Saranno coinvolti i medici di medicina generale che hanno risposto in massa all’appello di Regione Lombardia. Saranno soprattutto loro, che hanno presente la scheda del singolo paziente, a fissare l’appuntamento. Ancora non è definita la mappa dei punti di erogazione ma è certo che a Varese sarà attivato il palazzetto di via Monte Generoso già utilizzato come punto tamponi per il circuito scolastico nell’autunno scorso.
L’Asst Sette Laghi sta organizzando l’attività con percorsi, accettazione e postazioni.

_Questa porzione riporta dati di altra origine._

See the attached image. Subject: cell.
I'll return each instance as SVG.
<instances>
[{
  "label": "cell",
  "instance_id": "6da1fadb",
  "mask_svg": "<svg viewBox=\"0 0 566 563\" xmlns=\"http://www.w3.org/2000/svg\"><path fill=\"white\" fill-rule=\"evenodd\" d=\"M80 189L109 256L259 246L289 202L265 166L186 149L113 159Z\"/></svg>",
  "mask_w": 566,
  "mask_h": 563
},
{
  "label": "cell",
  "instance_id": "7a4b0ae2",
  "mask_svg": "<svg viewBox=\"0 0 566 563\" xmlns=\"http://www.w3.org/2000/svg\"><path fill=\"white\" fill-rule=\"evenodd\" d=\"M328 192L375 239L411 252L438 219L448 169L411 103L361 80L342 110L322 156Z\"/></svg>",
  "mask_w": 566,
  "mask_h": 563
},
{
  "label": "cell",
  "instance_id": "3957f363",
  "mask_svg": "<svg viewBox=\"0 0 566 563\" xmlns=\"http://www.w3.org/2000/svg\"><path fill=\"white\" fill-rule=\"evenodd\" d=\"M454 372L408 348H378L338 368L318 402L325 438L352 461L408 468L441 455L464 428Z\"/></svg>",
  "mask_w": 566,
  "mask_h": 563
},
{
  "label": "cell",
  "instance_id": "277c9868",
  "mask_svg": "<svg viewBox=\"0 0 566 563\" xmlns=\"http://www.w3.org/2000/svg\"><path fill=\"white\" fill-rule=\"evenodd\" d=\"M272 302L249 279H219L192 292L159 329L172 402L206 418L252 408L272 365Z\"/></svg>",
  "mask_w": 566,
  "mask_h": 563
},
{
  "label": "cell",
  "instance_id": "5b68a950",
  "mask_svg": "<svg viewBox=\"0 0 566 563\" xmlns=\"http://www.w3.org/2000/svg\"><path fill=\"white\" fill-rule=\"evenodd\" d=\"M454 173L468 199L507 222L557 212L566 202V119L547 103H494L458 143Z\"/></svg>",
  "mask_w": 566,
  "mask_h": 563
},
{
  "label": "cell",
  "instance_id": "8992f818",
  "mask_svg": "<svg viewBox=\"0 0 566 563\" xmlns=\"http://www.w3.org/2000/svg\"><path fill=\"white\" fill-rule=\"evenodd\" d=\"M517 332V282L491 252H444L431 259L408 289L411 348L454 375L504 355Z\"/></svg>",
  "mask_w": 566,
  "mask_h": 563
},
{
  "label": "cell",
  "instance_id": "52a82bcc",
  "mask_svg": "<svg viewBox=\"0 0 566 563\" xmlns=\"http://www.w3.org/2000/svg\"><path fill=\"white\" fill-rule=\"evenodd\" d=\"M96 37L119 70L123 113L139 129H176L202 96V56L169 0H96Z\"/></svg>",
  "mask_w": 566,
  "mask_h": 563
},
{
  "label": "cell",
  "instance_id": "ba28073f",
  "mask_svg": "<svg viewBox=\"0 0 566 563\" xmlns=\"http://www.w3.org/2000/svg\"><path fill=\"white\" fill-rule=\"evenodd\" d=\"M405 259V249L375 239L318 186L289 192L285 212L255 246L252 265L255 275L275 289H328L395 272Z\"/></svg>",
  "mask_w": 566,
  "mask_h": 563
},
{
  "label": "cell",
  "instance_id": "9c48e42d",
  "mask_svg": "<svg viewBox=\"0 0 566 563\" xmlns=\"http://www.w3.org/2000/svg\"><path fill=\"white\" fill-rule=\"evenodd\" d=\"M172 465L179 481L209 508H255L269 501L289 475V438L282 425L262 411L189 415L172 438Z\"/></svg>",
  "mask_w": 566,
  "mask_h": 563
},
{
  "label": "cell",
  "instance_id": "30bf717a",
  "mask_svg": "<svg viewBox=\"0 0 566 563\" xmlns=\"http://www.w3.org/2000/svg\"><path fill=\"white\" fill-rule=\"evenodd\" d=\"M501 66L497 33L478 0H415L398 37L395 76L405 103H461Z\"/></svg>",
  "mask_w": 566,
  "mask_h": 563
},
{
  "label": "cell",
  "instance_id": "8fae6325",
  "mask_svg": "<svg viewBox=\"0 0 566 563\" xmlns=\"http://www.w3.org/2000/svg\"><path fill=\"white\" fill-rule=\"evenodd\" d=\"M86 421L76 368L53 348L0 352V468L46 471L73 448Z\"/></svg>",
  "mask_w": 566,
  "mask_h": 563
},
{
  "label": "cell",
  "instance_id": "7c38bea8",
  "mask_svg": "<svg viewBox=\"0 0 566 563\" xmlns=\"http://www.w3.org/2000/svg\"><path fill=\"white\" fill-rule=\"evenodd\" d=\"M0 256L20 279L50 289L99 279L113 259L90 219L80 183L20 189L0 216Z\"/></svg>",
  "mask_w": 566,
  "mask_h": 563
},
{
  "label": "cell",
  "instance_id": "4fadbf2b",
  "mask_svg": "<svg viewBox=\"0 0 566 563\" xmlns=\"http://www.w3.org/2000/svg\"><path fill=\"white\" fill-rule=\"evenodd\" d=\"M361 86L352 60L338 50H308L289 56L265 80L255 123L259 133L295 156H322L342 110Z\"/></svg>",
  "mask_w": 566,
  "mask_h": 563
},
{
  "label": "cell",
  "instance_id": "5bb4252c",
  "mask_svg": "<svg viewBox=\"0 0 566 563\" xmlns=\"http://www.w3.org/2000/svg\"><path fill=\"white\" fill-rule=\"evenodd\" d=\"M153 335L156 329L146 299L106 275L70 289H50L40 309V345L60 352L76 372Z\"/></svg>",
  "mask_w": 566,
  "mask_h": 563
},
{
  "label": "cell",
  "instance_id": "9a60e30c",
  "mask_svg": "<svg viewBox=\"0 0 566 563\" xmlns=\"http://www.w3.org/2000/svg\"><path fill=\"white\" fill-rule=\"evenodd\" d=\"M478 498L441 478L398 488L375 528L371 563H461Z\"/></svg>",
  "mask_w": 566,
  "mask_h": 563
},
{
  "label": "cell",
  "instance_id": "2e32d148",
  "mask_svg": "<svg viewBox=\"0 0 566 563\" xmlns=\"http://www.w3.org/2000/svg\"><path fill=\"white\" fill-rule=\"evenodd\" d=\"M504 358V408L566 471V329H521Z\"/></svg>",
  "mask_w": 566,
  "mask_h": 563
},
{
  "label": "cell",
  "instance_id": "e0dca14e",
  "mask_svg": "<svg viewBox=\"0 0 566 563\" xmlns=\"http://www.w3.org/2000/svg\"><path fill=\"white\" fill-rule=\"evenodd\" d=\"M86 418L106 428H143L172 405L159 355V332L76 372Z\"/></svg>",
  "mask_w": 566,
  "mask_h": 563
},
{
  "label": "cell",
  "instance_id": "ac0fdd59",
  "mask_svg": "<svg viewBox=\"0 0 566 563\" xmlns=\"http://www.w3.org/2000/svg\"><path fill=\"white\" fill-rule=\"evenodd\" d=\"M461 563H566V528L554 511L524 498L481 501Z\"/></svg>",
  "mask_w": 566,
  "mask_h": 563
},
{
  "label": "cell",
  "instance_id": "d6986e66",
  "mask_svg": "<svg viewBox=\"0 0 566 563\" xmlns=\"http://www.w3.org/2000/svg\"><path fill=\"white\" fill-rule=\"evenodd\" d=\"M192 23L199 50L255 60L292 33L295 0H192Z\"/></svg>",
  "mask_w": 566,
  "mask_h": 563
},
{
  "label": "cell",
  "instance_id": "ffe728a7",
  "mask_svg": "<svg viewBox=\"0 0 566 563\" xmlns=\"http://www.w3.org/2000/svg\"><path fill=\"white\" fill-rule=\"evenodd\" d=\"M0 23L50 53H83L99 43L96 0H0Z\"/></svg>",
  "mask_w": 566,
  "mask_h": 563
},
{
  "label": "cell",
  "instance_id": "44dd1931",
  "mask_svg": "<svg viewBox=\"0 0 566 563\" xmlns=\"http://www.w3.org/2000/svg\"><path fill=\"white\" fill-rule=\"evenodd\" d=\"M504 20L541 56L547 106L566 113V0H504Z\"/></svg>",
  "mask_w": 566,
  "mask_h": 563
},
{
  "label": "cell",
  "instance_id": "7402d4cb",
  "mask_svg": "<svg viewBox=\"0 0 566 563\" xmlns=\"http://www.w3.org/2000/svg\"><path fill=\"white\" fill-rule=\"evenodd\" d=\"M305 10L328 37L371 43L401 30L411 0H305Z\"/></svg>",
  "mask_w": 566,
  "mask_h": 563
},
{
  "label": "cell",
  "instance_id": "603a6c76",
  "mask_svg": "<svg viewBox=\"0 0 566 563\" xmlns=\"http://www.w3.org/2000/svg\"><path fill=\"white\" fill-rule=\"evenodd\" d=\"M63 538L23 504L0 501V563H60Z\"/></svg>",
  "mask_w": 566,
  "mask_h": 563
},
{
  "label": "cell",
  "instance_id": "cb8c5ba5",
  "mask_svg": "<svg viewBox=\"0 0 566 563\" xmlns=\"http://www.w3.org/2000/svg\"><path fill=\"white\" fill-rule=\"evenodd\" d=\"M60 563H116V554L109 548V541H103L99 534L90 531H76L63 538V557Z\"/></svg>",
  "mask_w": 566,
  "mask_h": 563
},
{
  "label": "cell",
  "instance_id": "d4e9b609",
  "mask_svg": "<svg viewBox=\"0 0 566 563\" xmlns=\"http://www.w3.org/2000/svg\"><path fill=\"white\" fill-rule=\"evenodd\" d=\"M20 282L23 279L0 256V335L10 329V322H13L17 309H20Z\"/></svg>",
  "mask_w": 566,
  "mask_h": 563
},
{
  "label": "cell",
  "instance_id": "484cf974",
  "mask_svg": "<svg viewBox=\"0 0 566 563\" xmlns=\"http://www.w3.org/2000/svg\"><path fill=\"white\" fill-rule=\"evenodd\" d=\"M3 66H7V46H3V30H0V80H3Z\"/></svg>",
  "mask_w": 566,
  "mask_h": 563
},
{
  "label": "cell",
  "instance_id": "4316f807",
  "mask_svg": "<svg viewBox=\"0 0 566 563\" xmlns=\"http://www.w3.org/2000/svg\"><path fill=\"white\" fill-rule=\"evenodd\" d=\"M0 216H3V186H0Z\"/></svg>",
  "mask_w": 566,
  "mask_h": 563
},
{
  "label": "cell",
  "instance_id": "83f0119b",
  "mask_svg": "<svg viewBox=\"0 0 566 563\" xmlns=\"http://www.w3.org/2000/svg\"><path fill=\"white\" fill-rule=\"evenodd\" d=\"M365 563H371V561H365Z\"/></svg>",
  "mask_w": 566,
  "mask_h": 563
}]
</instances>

Nei prossimi giorni verranno definiti più precisamente i dettagli della campagna che dovrà partire il 24 febbraio prossimo secondo l’annuncio del consulente Guido Bertolaso.
Da domani, intanto, inizia la fase 1bis che riguarda il personale della residenzialità psichiatrica, neuropsichiatrica e della disabilità, dell’assistenza domiciliare, dei centri diurni; i farmacisti; le confprofessioni (dentisti…); la sanità militare; i medici liberi professionisti.
Gli anziani lombardi coinvolti sono 730.000 a cui si aggiunge 1 milione di pazienti pluripatologici. Tra queste categorie a rischio, gli over 55 anni riceveranno i vaccini Pfizer mentre i più giovani l’Astrazeneca. Gli over 80enni allettati riceveranno il Moderna.
Successivamente, con le fasi 2 e 3 i pazienti multi patologici e gli operatori dei servizi essenziali riceveranno le dosi Pfizer . L’Astrazeneca continuerà a essere riservato agli under 55.
A coordinare la consegna dei vaccini sempre le Asst dei territorio. Oggi sono state consegnate nuove dosi vaccinali di Pfizer e AstraZeneca in quantità sufficiente per avviare la nuova chiamata e completare le residenze per anziani che ancora mancano all’appello.